[WHAT NEEDS TO BE DONE]
Repeat the whole listing word for word, skipping pictures.

[DATASET CONTENT]
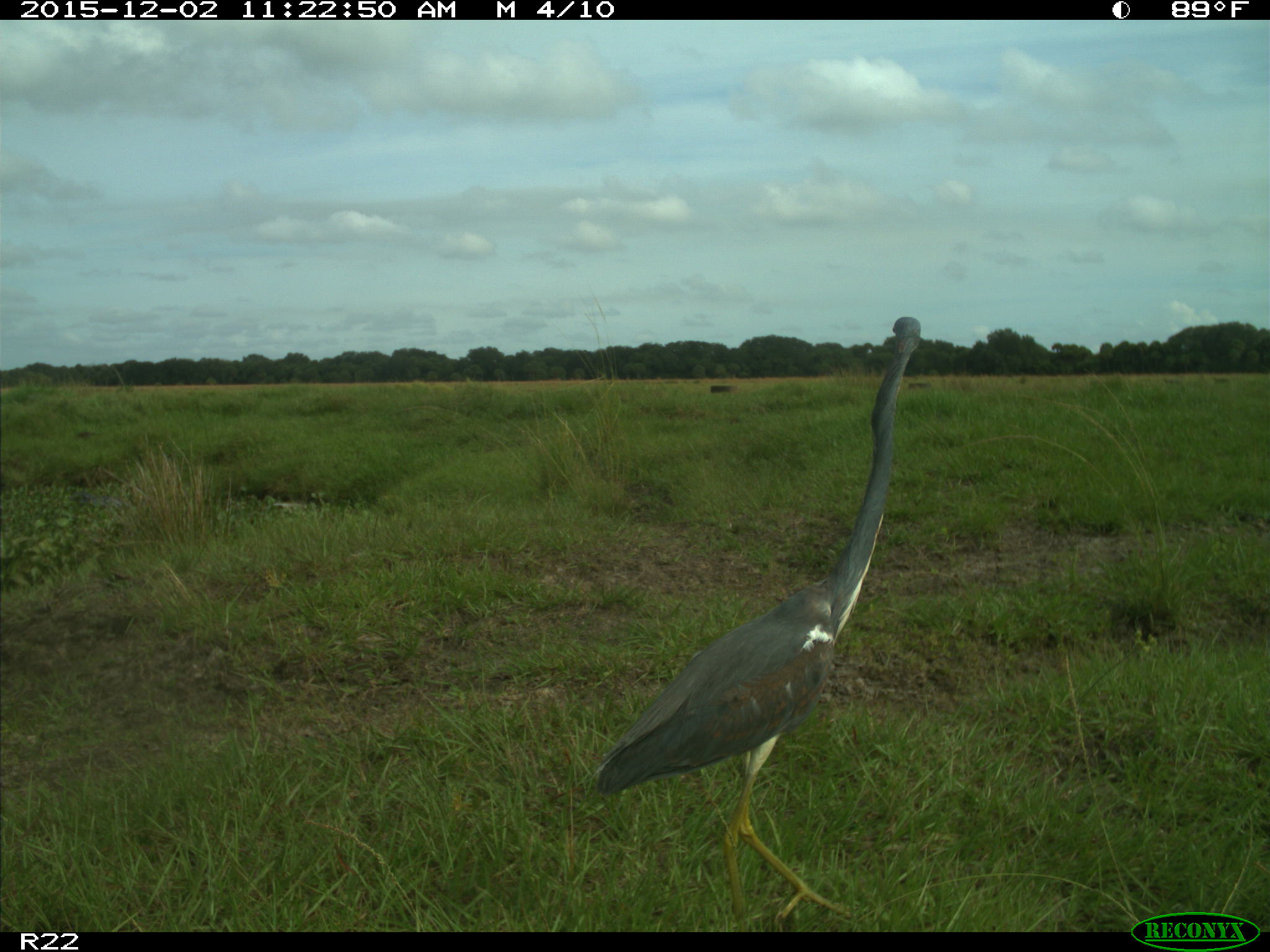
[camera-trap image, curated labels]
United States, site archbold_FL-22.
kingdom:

[EXPECTED OUTPUT]
[camera-trap image, curated labels]
United States, site archbold_FL-22.
kingdom:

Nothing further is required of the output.